• Hi All

    Please note that at the Chandoo.org Forums there is Zero Tolerance to Spam

    Post Spam and you Will Be Deleted as a User


  • When starting a new post, to receive a quicker and more targeted answer, Please include a sample file in the initial post.

String manipulation: Expecting a better solution


Active Member
Hi there! I've made a parser which is pulling e-mail but it is crude. I've refined it already but the code looks messy. Is it the right way I'm doing or any better solution? Thanks in advance.

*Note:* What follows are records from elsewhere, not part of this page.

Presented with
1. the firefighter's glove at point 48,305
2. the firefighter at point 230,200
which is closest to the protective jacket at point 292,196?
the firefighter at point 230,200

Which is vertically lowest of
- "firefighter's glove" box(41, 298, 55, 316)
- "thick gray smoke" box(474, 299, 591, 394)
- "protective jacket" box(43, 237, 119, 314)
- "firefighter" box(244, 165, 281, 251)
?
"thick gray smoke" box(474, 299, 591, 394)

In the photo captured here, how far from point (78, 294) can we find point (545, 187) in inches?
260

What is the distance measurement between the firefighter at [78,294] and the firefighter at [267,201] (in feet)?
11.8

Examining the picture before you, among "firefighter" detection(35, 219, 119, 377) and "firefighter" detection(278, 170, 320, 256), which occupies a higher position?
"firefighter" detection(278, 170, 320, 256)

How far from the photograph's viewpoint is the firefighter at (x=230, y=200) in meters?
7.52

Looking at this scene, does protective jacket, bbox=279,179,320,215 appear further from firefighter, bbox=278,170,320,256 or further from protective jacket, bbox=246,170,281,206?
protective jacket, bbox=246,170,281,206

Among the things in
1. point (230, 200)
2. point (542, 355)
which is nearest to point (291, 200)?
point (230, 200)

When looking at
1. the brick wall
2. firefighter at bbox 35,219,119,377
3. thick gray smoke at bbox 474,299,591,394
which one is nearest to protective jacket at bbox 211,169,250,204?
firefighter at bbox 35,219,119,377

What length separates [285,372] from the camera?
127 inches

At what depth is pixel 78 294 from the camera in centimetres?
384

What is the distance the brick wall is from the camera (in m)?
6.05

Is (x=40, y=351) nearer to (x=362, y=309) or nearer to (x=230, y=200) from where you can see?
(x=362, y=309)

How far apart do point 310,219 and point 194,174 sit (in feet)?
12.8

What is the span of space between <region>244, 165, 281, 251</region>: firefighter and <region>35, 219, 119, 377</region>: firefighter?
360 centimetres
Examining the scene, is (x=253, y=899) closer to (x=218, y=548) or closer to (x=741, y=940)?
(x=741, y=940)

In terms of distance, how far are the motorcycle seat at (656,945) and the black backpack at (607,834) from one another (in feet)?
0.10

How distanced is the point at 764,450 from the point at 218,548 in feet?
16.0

Crude One: mailto:ben%40holysmokesbbq.com.au?subject=Enquiry%2C%20sent%20from%20yellowpages.com.au&body=%0A%0A%0A%0A%0A------------------------------------------%0AEnquiry%20via%20yellowpages.com.au%0Ahttps%3A%2F%2Fwww.yellowpages.com.au%2Fvic%2Fballarat-central%2Fholy-smokes-barbecue-1000001786433-listing.html%3Fcontext%3DbusinessTypeSearch%26isTopOfList%3Dtrue%26premiumProductId%3D400005055323

Refined One: ben@holysmokesbbq.com.au

Here is the code:

Set topics = html.getElementsByClassName("contact contact-main contact-email")

For Each topic In topics
    On Error Resume Next
    v = Split(topic.href, "?")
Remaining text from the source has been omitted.